* _WORK ORDER_
Copy out, exactly as given, every line from the line with "interacting: 10%" to the end of the listing, both of those lines included.

* _GIVEN ENTRIES_
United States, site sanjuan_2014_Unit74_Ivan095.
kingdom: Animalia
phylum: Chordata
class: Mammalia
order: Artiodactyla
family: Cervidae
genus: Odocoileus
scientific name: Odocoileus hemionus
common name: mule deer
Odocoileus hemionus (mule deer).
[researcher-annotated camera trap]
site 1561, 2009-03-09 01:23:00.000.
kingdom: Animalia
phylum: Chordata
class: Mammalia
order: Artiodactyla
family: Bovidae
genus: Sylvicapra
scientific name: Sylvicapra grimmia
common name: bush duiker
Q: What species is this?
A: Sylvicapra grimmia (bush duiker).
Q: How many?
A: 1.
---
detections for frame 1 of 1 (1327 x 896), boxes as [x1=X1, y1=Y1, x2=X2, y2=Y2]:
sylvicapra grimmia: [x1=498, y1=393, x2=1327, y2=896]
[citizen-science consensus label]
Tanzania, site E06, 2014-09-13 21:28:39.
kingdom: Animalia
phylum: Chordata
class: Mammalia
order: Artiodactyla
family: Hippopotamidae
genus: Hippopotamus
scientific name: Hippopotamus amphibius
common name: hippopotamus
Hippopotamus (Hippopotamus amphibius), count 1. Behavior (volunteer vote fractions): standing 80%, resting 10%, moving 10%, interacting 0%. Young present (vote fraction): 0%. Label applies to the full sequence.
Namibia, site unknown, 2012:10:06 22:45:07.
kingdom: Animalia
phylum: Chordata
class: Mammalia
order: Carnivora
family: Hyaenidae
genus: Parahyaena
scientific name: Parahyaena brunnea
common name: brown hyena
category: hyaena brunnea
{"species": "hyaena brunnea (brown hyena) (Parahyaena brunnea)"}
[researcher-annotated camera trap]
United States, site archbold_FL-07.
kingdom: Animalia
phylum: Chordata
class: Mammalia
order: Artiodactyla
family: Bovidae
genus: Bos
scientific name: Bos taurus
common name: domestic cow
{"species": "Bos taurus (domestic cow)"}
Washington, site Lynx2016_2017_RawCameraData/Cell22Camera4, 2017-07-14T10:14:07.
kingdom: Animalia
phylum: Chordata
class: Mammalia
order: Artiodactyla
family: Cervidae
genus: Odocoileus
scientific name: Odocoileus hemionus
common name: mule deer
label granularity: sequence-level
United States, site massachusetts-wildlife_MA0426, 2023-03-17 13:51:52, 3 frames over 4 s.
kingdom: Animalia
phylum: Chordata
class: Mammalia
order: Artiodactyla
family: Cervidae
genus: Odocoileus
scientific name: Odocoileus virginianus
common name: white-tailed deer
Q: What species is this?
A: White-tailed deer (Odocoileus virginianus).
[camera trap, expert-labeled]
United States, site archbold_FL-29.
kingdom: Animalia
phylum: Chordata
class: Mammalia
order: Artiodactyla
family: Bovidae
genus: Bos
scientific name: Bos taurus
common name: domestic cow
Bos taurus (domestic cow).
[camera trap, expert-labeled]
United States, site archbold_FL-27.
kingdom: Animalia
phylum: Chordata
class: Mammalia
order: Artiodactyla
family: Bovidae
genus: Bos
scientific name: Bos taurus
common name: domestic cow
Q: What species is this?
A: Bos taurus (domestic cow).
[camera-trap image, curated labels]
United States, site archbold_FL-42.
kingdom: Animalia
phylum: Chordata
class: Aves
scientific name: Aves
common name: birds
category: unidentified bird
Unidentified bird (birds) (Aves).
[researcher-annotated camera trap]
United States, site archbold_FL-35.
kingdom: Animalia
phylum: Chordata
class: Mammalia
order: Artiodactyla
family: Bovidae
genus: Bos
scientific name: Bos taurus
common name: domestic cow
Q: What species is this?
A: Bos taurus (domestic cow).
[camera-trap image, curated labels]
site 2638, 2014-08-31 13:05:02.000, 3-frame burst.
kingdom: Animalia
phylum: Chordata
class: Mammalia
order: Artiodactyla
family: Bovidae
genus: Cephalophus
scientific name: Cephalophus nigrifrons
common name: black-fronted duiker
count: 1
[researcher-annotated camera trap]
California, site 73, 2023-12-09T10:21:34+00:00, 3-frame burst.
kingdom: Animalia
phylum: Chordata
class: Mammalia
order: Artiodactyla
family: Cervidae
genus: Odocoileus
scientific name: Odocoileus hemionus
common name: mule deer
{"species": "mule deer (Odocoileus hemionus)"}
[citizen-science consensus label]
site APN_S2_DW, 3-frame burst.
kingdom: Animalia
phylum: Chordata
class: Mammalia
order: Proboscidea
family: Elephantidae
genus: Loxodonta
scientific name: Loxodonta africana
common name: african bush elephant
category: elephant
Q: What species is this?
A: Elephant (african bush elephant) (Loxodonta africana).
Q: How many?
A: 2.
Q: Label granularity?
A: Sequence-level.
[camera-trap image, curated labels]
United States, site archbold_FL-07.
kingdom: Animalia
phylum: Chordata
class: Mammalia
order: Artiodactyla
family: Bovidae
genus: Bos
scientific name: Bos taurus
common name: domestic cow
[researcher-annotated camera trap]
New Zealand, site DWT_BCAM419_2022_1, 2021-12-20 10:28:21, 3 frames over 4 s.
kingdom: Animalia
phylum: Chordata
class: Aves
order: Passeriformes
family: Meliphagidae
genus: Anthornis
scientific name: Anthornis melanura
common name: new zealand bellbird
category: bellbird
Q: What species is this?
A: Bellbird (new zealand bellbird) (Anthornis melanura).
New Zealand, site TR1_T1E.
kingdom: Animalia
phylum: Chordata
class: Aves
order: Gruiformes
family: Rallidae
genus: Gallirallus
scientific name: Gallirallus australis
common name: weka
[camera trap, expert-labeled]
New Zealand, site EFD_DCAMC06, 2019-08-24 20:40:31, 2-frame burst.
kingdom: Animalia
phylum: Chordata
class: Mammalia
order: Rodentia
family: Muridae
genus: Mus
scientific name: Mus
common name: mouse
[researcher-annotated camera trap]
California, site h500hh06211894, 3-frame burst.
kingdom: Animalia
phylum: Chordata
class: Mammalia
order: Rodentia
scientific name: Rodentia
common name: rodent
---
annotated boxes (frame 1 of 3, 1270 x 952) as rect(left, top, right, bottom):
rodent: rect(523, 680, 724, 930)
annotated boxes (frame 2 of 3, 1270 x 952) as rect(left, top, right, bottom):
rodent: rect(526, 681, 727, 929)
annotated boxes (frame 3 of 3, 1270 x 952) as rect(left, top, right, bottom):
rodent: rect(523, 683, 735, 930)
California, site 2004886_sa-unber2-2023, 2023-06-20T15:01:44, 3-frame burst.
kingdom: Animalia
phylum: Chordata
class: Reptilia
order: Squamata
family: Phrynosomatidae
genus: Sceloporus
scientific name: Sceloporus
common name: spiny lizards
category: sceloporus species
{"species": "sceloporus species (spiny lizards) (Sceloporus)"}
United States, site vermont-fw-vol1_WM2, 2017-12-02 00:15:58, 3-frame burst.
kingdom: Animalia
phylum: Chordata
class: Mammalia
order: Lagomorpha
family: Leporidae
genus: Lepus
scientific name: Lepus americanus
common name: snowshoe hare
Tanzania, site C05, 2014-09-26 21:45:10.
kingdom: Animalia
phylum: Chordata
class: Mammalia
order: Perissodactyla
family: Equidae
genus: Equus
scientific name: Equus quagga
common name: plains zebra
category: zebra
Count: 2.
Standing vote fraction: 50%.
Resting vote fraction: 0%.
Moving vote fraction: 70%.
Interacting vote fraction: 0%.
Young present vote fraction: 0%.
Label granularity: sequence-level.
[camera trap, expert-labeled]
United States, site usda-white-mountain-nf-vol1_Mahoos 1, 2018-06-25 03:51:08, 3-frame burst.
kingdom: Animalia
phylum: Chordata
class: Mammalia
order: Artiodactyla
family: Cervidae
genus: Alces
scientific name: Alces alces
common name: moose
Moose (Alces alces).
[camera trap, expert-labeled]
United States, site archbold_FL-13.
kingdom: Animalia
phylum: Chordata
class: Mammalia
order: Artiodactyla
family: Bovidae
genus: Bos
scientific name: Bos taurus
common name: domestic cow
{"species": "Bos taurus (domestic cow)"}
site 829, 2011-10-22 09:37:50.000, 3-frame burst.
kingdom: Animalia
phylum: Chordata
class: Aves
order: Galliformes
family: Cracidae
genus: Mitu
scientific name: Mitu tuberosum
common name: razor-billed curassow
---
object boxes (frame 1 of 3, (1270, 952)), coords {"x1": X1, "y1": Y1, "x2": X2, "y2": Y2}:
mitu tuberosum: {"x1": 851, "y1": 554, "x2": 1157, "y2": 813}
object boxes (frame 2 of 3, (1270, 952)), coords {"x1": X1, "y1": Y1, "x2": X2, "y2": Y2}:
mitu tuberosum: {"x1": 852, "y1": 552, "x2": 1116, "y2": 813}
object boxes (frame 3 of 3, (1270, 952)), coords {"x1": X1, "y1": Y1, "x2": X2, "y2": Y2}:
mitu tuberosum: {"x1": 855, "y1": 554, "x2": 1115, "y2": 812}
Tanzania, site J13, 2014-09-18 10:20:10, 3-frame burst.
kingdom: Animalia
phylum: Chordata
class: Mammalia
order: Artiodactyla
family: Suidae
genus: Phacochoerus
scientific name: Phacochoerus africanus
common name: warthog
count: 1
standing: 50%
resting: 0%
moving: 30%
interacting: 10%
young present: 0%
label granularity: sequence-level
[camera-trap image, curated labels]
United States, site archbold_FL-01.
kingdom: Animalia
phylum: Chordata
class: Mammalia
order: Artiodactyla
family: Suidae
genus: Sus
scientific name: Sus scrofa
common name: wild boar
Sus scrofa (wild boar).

* _EXERCISE SOLUTION_
interacting: 10%
young present: 0%
label granularity: sequence-level
[camera-trap image, curated labels]
United States, site archbold_FL-01.
kingdom: Animalia
phylum: Chordata
class: Mammalia
order: Artiodactyla
family: Suidae
genus: Sus
scientific name: Sus scrofa
common name: wild boar
Sus scrofa (wild boar).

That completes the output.